Task statement — Copy the records below without any change, from the line with "Within white baseboard" through the end of the records.

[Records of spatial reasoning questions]

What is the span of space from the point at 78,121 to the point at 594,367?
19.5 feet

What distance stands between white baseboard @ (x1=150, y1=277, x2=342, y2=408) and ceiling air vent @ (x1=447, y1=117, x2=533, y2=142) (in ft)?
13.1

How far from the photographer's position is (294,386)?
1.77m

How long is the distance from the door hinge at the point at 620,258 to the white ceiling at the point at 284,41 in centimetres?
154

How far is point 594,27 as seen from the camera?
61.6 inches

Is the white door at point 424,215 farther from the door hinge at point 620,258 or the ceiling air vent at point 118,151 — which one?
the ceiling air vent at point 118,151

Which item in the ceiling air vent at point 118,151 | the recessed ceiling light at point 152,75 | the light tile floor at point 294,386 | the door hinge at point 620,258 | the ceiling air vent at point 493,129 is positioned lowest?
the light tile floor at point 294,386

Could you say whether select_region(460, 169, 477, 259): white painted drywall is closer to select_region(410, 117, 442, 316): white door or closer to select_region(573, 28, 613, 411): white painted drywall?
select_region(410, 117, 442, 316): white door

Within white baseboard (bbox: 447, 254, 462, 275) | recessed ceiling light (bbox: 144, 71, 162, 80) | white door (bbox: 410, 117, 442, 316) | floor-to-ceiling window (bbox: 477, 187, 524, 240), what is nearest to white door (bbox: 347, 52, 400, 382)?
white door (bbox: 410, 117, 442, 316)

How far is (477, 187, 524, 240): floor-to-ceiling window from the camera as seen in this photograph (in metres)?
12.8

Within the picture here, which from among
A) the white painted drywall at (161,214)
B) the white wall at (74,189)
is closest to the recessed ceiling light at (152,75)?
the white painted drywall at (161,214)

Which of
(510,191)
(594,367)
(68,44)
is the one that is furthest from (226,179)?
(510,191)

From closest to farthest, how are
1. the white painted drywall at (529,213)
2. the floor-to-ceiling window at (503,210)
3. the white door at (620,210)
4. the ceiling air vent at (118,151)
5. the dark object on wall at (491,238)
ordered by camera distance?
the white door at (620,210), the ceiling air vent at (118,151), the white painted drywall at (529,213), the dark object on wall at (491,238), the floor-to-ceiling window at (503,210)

Task response —
Within white baseboard (bbox: 447, 254, 462, 275) | recessed ceiling light (bbox: 144, 71, 162, 80) | white door (bbox: 410, 117, 442, 316) | floor-to-ceiling window (bbox: 477, 187, 524, 240), what is nearest to white door (bbox: 347, 52, 400, 382)?
white door (bbox: 410, 117, 442, 316)

How far is (477, 187, 524, 240): floor-to-ceiling window from the camera as seen in this photograph (in metres)?
12.8

Within the picture here, which from among
A) the white painted drywall at (161,214)
B) the white wall at (74,189)
is closest to the recessed ceiling light at (152,75)?
the white painted drywall at (161,214)

Which of
(510,191)
(594,367)
(68,44)
is the one that is furthest from (226,179)?
(510,191)

From closest to farthest, how are
1. the white painted drywall at (529,213)
2. the floor-to-ceiling window at (503,210)
3. the white door at (620,210)
4. the ceiling air vent at (118,151)
5. the dark object on wall at (491,238)
ordered by camera distance?
the white door at (620,210), the ceiling air vent at (118,151), the white painted drywall at (529,213), the dark object on wall at (491,238), the floor-to-ceiling window at (503,210)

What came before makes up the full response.